Soziologische Modelle

58 Einleitung: Soziologische Modelle

Soziologie ist die Wissenschaft vom Zusammenleben der Menschen. Dabei geht es sowohl um das Zusammenleben zwischen einzelnen Individuen als auch um das Zusammenleben im Rahmen von Gruppen, Organisationen, Nationen usw. Die Soziologie befasst sich mit sozialen Strukturen und Prozessen, wie sie auf der Ebene der Gesamtgesellschaft ebenso wie in den einzelnen Teilbereichen der Gesellschaft, in den verschiedenen Schichten, Institutionen, Organisationen und Gruppen vorkommen. Hauptthemen sind die interne Differenzierung der Gesamtgesellschaft und die Vorgänge des sozialen Wandels. Zum Gegenstand der Soziologie gehören also nicht nur die Interaktionen zwischen Individuen, sondern auch die Interaktionen zwischen Kollektiven verschiedenster Art, sogar das Zusammenwirken ganzer Gesellschaften.
Die Soziologie untersucht gesellschaftliche Werte und Normen und die entsprechenden Prozesse der Sozialisation und sozialen Kontrolle. Sie analysiert Meinungen, Attitüden und Ideologien sowie deren Beziehungen zur sozialen Struktur, aber auch die Zusammenhänge von Struktur und Kultur. Die Soziologie ist eng verknüpft mit anderen Wissenschaften vom Menschen, so besonders mit der Psychologie, Sozialpsychologie, Sozialgeschichte, Ethnologie, den Publizistikwissenschaften sowie den Wirtschaftswissenschaften und der Politischen Wissenschaft. (Quelle: http://www.suz.uzh.ch/sozstudium/faq/faqallgemein/wasist.html).

Der Soziologe untersucht Vorgänge, die in breiteren gesellschaftlichen Zusammenhängen stehen (AG Soziologie, 2004). Das Verstehen und Erklären der Soziologie geht von einem Vorrang des Sozialen aus, d.h. individuelles Erleben, Denken und Handeln kann nur in den sozialen Lebenszusammenhängen betrachtet werden (Scherr, 2013a).

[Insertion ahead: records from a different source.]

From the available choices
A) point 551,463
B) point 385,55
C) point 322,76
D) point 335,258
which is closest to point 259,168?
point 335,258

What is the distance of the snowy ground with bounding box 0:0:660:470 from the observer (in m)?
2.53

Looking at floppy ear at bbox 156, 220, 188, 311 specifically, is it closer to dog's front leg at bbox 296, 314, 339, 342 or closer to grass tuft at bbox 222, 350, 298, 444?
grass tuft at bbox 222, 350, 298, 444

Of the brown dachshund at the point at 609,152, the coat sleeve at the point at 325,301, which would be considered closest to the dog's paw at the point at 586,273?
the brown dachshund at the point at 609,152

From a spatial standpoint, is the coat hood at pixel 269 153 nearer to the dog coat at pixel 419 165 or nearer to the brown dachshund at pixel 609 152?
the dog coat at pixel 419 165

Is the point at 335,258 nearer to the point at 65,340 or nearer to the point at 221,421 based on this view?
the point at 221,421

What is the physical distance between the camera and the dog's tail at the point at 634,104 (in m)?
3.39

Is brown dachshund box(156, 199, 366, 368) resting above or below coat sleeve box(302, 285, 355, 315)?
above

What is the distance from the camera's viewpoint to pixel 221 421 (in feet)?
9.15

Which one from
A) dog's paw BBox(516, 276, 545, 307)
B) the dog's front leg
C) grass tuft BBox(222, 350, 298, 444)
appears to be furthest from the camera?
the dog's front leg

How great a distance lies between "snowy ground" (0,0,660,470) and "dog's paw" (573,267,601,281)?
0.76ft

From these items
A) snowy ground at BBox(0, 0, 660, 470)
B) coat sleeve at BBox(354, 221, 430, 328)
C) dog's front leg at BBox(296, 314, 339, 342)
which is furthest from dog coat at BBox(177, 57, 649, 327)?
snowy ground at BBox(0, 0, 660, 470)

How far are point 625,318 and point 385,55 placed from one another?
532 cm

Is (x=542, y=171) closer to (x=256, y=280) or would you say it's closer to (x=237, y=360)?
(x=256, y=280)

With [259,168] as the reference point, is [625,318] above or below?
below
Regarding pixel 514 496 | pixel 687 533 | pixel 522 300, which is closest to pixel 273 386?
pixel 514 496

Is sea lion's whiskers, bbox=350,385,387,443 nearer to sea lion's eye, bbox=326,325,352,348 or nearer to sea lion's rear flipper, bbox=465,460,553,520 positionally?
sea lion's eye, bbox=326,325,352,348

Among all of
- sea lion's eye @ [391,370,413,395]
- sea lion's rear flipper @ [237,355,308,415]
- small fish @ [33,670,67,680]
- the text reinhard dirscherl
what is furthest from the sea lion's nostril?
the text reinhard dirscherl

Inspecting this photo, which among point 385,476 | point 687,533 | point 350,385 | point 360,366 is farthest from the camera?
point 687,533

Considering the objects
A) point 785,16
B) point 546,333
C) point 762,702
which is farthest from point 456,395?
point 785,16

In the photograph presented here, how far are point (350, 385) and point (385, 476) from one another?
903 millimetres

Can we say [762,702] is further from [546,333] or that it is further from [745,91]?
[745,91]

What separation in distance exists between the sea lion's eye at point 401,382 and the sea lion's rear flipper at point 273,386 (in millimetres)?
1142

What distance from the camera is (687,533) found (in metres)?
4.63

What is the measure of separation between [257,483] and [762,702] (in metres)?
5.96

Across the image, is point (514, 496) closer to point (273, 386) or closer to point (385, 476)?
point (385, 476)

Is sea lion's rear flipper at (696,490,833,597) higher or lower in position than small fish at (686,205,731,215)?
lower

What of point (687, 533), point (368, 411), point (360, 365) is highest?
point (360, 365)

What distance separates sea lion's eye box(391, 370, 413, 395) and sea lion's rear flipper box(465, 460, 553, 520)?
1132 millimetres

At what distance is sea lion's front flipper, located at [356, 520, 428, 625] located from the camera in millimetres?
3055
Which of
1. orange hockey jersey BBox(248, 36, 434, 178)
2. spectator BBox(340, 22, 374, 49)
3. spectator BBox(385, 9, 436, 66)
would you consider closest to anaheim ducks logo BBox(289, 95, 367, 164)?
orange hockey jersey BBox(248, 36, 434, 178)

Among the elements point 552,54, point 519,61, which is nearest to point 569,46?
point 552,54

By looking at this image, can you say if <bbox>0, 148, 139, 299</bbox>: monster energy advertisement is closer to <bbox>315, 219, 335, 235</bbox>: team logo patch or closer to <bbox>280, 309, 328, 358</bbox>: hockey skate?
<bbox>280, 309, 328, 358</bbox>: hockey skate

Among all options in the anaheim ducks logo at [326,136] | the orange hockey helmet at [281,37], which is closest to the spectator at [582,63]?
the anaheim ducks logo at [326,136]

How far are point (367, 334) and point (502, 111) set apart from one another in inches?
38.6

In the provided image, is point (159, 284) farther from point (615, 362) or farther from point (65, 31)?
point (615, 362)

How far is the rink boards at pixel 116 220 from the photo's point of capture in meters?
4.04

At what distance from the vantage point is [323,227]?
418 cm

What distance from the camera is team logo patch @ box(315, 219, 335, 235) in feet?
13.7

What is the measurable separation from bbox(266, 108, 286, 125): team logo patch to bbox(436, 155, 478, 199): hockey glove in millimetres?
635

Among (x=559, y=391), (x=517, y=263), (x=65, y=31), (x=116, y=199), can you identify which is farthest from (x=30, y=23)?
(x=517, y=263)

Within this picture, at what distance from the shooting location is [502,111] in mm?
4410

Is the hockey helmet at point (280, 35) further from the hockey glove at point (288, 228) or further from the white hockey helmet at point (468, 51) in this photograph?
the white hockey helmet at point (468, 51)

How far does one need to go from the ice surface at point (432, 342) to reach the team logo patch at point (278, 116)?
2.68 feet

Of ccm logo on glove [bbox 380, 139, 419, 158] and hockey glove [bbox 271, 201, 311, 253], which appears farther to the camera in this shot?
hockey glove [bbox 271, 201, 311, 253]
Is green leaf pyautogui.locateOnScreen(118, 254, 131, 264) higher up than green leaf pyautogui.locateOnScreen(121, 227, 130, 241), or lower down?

Wichtige Themenfelder der Soziologie sind z. B. die Sozialstrukturanalyse, die Migrationsforschung, die Soziologie des Arbeitsmarkts, die Familiensoziologie, die Lebenslaufforschung, die pädagogische und die politische Soziologie.

Soziologie als Wissenschaft

Die Gründerväter der Soziologie, Max Weber (1864-1920) und Emile Durkheim (1858-1917), haben auf die Frage, was die Soziologie als Wissenschaft auszeichnet, folgende Antworten gegeben (Gukenbiehl, 2010):

Fotografien Weber und Durkheim.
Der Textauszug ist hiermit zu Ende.